Have a Pre-Breach Plan: Identify and vet incident response partners before you need them. During a crisis is not the time to evaluate whether you can trust your negotiator.
The Path Forward
This case should serve as a wake-up call for the cybersecurity industry. While the vast majority of incident responders and ransomware negotiators operate ethically, the potential for abuse is real and the consequences devastating.
The industry needs:
- Greater transparency about how ransomware recovery actually works
 - Professional standards and codes of ethics for negotiators
 - Better vetting of personnel in sensitive positions
 - Enhanced monitoring to detect insider threats
 - Clear regulatory frameworks that balance victim needs with crime prevention
 
Conclusion: Trust But Verify
Ryan Clifford Goldberg has been in federal custody since September 2023 and remains detained pending trial. Kevin Tyler Martin was released on $400,000 bond. Both have pleaded not guilty, and their trials will ultimately determine their guilt or innocence. Co-Conspirator 1, whose identity has not been publicly disclosed, has not been indicted as of the time of this writing, though the investigation remains ongoing.
The case number 25-CR-20443-MOORE/D'ANGELO in the U.S. District Court for the Southern District of Florida is expected to take approximately five days for trial, according to court filings. The indictment was filed on October 2, 2025, following a criminal complaint and FBI affidavit submitted in September 2025.
Regardless of the trial outcomes, this case has already achieved one thing: it has forced the cybersecurity industry to confront uncomfortable questions about insider threats, ethical standards, and the sometimes-murky world of ransomware negotiation.
For organizations facing the growing threat of ransomware, the message is clear: your defenders must be above reproach. When those who promise to protect you become the attackers themselves, everyone loses—except the ransomware gangs who continue to profit from fear, desperation, and broken trust.
The cybersecurity industry must do better. The stakes are simply too high for anything less.
Case Details:
- Case Number: 25-CR-20443-MOORE/D'ANGELO
 - Court: U.S. District Court, Southern District of Florida
 - Indictment Filed: October 2, 2025
 - Charges: 18 U.S.C. § 1951(a) (Conspiracy to Interfere with Interstate Commerce by Extortion), 18 U.S.C. § 1951(a) (Interference with Interstate Commerce by Extortion), 18 U.S.C. § 1030(a)(5)(A) (Intentional Damage to a Protected Computer)

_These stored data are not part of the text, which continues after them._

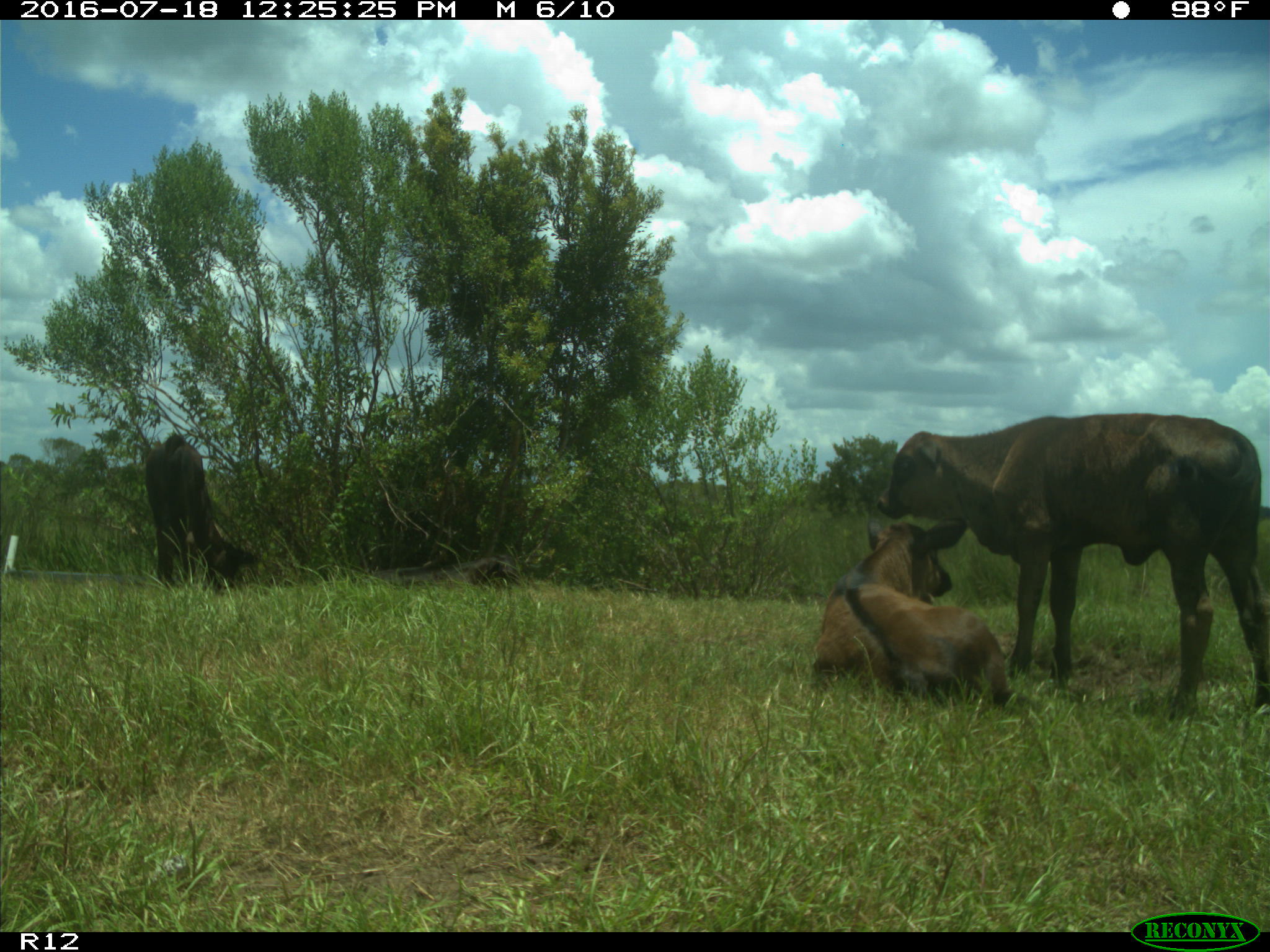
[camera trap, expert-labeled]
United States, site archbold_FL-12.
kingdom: Animalia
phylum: Chordata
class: Mammalia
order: Artiodactyla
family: Bovidae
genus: Bos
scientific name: Bos taurus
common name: domestic cow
Bos taurus (domestic cow).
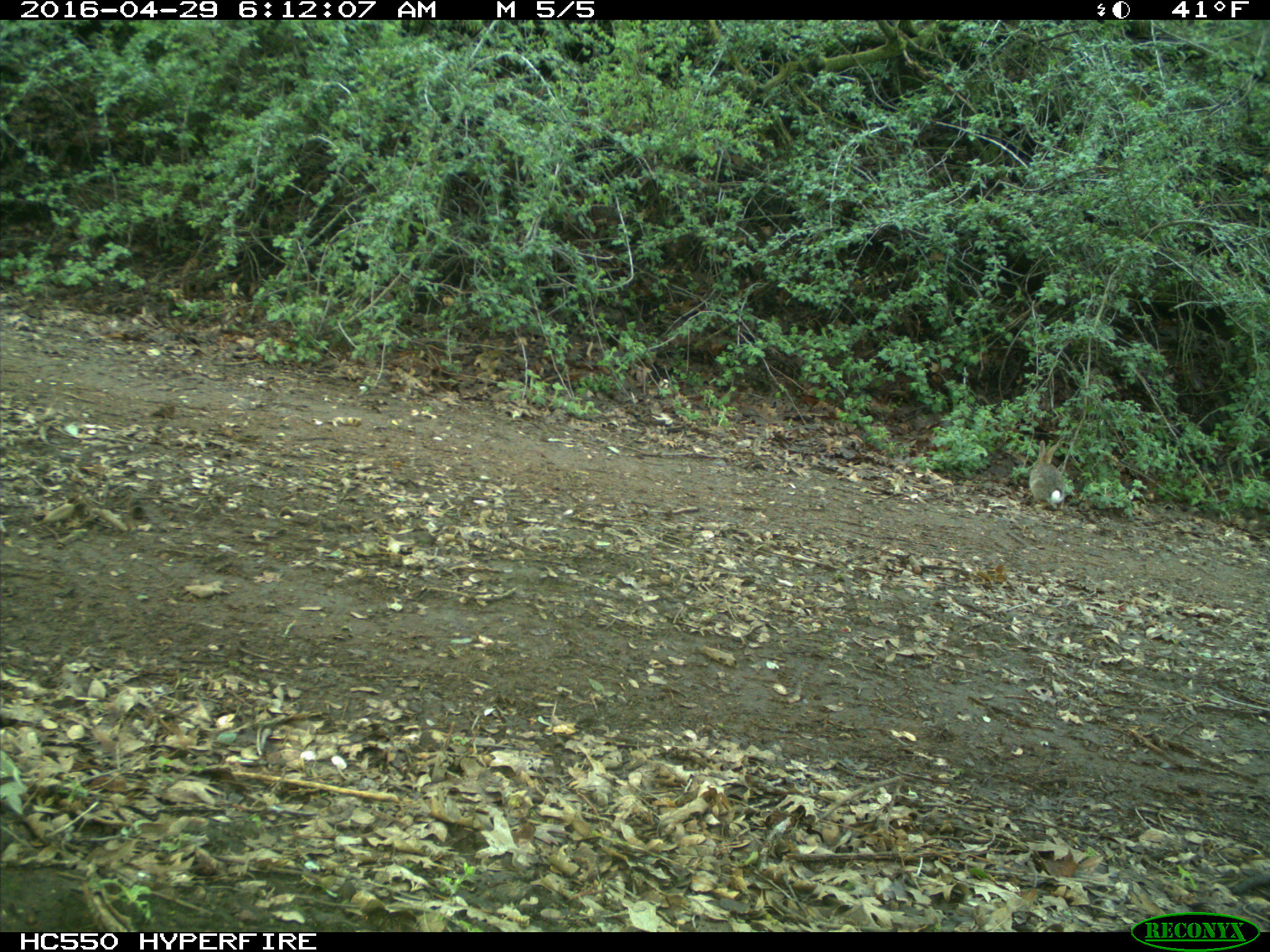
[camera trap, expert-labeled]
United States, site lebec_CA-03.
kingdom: Animalia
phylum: Chordata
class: Mammalia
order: Lagomorpha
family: Leporidae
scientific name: Leporidae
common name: rabbits and hares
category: unidentified rabbit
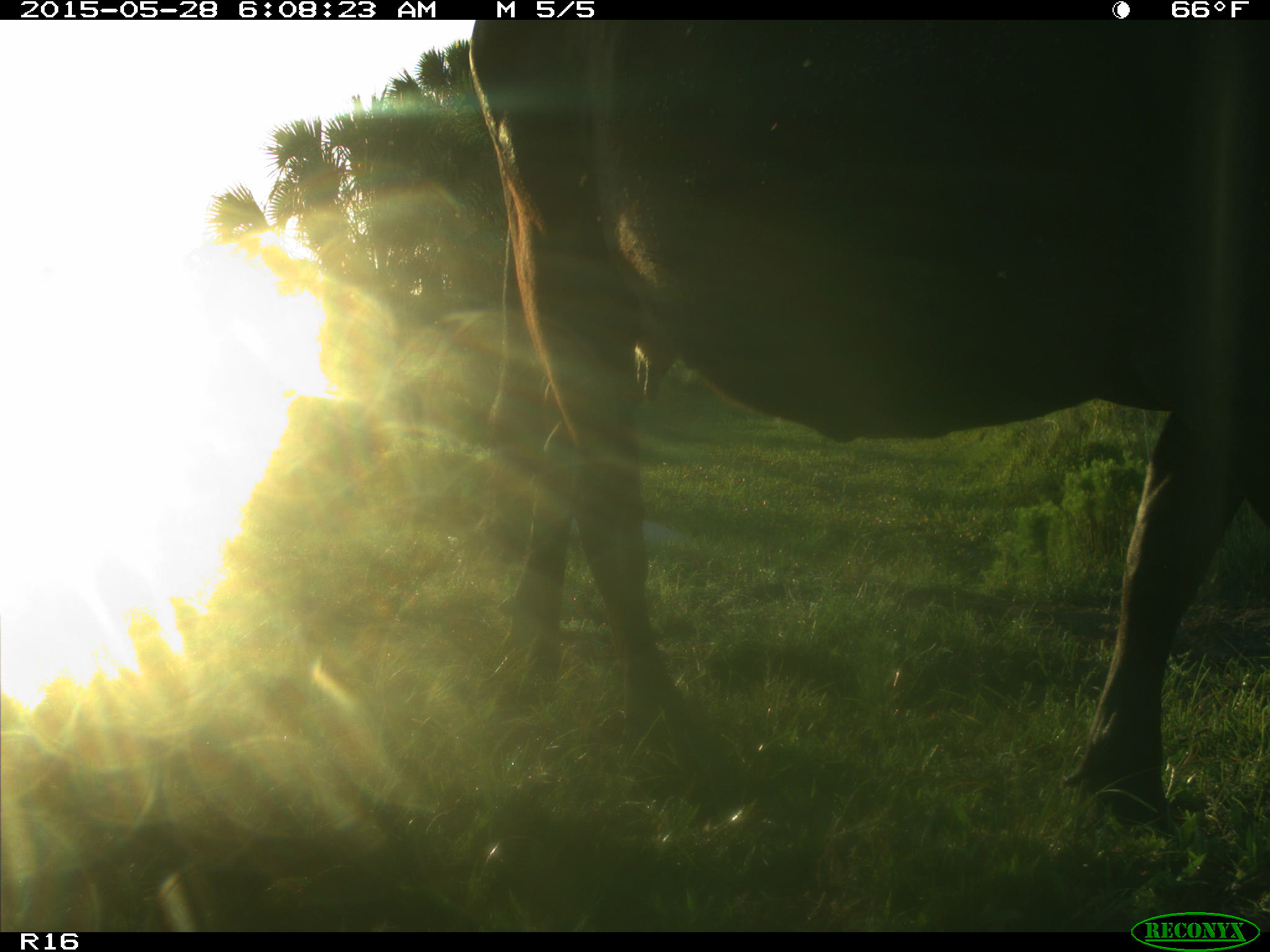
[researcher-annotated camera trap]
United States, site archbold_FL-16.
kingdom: Animalia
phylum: Chordata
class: Mammalia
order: Artiodactyla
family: Bovidae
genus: Bos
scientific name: Bos taurus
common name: domestic cow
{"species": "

 - Maximum Penalties: Up to 20 years for extortion charges, 10 years for computer damage, plus fines and forfeiture
 
As this case develops through the legal system, it will likely establish precedents for how insider threats within cybersecurity firms are prosecuted and may lead to significant changes in how the ransomware negotiation industry operates. Organizations should stay informed about developments and reassess their incident response partnerships accordingly.